The outstanding second fantasy in Ward’s Legacy trilogy (after Legacy of Ash) keeps the drama rushing along at an exciting clip through a fiendishly complicated plot. First and foremost, there’s the war between the Tressian Republic, championed by Josiri Trelan and Viktor Akadra, and the Hadari Empire, led by Prince Kai and his ambitious daughter, Melanna Saranal. Simultaneously, supernaturally powerful kernclaw assassins threaten both realms. But there are over 50 characters on the novel’s list of dramatis personae, and 10 of them are “divinities” who enjoy meddling in human affairs. Ward’s experience as a game designer serves him well as he shifts focus frequently, mixing massive battles with intimate personal moments, as in the moving scene in which Josiri’s sister realizes she is not the person she had imagined herself to be. The human struggles mingle with conflict between semimortal gods as the threat of the Third Dawn, or the end of the world, looms. Ward presses all the right, well-worn buttons with enough vigor to make them feel fresh. The result is a ripping yarn that more than earns its length.
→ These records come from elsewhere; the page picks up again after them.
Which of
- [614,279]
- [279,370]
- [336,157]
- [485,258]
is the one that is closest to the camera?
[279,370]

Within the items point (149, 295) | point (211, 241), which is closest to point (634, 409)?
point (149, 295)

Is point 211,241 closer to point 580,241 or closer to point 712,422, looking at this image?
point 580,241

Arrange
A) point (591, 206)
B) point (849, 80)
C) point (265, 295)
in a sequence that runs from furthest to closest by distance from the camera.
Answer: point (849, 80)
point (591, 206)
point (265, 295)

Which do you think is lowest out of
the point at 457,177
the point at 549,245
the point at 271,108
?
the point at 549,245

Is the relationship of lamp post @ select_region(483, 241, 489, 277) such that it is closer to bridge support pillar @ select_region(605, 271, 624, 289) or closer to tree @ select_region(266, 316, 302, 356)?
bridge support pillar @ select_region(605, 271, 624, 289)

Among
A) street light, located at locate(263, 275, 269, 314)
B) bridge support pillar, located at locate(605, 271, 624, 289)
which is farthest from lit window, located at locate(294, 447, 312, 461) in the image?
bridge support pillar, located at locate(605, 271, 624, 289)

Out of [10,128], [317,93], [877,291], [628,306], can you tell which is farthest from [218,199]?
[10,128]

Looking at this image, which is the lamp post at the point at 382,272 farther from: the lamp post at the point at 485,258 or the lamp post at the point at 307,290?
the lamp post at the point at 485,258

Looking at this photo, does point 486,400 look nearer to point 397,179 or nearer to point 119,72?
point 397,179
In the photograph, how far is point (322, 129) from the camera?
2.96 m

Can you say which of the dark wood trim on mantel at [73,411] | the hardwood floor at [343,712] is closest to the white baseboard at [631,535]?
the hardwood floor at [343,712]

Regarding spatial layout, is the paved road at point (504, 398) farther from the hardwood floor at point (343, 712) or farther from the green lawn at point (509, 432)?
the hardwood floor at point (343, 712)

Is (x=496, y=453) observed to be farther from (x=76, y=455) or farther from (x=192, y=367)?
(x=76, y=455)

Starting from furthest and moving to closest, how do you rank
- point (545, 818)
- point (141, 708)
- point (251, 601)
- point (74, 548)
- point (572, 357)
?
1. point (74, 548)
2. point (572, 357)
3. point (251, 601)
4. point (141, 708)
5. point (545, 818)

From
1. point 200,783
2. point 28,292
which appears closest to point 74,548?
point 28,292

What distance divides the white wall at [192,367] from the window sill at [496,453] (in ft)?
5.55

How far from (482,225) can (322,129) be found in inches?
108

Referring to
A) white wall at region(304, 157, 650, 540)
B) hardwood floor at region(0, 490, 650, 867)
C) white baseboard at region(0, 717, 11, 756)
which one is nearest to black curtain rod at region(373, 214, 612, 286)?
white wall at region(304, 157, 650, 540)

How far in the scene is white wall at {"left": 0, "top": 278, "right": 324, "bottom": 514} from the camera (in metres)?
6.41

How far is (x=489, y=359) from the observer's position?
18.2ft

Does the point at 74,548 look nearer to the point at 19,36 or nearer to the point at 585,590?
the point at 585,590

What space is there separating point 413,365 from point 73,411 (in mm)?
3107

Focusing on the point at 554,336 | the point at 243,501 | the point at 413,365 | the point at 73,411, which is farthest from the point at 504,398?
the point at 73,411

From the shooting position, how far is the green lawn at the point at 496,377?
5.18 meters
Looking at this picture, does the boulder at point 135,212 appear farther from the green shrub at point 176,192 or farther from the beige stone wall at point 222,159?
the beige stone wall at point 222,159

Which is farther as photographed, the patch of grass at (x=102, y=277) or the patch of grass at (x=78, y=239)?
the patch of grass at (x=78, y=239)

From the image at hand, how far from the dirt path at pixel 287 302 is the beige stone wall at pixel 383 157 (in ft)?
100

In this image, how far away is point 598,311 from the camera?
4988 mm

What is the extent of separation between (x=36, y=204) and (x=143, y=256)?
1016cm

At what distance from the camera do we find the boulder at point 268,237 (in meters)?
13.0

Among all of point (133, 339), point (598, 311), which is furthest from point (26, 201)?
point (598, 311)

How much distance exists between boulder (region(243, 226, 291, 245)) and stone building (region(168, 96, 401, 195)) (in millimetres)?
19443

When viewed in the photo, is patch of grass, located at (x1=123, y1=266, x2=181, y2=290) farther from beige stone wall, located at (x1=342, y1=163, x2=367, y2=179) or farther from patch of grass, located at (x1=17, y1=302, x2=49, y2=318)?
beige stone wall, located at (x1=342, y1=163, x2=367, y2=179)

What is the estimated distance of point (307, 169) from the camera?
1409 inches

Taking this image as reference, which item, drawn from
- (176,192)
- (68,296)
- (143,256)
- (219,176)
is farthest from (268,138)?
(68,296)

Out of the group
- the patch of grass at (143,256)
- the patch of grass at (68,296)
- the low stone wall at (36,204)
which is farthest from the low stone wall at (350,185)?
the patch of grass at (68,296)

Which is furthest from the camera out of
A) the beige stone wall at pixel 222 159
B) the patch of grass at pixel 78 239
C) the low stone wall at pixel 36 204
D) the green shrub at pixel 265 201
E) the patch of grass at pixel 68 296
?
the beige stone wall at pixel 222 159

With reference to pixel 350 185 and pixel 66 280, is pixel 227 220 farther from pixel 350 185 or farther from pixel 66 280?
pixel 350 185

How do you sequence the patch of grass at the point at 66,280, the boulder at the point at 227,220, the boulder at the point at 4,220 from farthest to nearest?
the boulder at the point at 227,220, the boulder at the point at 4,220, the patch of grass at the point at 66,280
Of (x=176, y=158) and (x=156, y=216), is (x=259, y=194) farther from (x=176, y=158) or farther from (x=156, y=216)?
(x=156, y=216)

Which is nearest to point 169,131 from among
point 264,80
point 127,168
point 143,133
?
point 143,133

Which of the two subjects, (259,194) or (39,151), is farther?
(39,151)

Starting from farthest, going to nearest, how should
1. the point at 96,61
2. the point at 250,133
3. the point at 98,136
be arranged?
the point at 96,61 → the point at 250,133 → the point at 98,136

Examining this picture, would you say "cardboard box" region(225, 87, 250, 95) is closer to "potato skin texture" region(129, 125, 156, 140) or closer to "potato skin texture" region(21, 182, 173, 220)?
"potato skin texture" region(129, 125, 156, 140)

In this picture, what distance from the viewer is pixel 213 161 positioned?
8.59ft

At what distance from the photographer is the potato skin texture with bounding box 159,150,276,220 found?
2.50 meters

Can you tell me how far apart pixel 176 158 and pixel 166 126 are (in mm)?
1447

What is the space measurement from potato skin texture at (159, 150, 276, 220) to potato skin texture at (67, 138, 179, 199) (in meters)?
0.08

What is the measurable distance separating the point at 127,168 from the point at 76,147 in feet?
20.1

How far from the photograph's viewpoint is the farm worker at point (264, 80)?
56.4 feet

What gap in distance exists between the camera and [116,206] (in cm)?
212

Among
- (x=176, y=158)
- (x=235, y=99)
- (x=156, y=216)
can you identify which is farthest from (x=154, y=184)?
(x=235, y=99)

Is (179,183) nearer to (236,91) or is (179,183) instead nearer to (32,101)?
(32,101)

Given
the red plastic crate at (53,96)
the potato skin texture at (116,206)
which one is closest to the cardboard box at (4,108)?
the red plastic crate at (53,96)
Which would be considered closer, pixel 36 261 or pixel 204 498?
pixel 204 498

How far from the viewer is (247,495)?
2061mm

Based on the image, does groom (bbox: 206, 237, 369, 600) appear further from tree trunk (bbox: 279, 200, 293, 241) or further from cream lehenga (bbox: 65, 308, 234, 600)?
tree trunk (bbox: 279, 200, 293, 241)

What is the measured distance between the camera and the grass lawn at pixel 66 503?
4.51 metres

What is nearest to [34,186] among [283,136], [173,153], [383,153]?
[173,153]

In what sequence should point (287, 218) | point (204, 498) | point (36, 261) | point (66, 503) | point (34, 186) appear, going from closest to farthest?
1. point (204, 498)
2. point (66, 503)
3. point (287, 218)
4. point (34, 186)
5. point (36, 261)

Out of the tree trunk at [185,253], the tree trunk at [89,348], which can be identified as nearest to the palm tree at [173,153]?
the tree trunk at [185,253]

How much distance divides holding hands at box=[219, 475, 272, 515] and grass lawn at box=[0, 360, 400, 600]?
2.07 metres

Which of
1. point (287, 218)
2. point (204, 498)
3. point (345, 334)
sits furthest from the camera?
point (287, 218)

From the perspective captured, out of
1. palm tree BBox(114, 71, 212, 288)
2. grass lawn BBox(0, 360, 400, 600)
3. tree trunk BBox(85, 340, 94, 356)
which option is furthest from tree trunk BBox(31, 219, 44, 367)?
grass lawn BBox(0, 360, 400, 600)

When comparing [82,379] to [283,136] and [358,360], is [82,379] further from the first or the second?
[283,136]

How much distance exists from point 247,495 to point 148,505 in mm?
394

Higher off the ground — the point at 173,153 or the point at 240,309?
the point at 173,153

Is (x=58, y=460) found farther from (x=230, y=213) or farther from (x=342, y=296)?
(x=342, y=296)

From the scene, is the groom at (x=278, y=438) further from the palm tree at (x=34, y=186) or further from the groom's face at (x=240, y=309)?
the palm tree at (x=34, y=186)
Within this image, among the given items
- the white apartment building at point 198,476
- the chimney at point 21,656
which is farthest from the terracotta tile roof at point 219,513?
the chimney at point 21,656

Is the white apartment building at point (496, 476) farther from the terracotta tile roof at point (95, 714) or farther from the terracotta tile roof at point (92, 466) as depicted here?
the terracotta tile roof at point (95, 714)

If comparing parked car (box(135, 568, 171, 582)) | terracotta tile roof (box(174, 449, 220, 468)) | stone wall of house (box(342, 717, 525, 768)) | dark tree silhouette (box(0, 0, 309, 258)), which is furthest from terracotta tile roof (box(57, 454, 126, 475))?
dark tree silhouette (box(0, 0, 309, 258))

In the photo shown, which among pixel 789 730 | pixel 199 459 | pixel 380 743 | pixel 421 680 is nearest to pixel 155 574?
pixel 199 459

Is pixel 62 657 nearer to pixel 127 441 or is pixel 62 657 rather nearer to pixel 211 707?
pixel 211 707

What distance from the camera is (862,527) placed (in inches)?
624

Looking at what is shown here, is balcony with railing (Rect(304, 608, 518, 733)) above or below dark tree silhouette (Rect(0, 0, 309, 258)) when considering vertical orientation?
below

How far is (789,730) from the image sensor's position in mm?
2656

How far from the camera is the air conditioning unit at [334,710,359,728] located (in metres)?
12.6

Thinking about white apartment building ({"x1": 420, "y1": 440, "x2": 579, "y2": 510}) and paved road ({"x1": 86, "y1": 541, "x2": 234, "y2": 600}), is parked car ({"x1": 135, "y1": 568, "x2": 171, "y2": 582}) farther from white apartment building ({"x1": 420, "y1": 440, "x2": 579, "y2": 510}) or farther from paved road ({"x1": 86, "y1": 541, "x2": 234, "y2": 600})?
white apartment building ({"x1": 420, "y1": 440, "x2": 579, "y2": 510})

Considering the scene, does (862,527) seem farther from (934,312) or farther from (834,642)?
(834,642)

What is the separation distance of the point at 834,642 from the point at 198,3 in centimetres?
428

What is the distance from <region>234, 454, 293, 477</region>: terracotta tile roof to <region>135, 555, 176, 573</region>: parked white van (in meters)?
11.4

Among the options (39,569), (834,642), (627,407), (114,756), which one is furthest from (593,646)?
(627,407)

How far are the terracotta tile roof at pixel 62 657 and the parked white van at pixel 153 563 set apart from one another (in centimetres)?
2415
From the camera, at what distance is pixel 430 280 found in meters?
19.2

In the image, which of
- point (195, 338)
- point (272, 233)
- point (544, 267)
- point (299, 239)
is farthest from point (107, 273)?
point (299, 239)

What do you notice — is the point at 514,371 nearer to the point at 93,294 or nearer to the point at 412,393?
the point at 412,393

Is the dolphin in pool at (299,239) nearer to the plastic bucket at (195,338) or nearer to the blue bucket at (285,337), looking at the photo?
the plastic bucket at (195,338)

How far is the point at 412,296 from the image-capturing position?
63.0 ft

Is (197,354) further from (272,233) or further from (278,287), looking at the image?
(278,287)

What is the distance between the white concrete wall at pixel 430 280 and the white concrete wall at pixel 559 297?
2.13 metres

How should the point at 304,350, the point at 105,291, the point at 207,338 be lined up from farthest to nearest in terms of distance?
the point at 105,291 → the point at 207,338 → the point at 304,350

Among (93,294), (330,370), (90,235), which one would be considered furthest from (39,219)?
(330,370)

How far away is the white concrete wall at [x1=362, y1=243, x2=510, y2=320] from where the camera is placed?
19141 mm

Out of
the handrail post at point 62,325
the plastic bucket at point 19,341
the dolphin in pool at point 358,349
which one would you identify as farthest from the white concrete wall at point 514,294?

Music for the Dead and Resurrected

Valzhyna Mort. Farrar, Straus and Giroux, $25 (112p) ISBN 978-0-374252-06-9

The elegiac third collection from Mort asks searing, meditative questions born from war, massacre, and famine. “What has kept us alive,” Mort asks before answering, “Our death songs.” These poems are indeed lyrical death songs, bearing witness to horror and wondering “How could it be that I’m from this Earth,/ yet trees are also from this Earth?” Mort’s work contrasts suffering and tragedy with the persistence of the natural world: “Of the empire’s fall/ I heard on the radio/ while waiting for a weather forecast.” Life continues, but Mort questions the complexity of idealism and corruption, and a world in which “Justice has turned out to be/ more terrifying/ than injustice.” She asks, “What to do about the etymology of us?/ Our etymology?” The stakes of humanity are central to Mort, who seeks to offer a voice to those denied one throughout history: “Have I told you about how much I live inside your stories and not reality?” These are poems of reclamation and resurrection; to live in them is to confront the hard work of witness.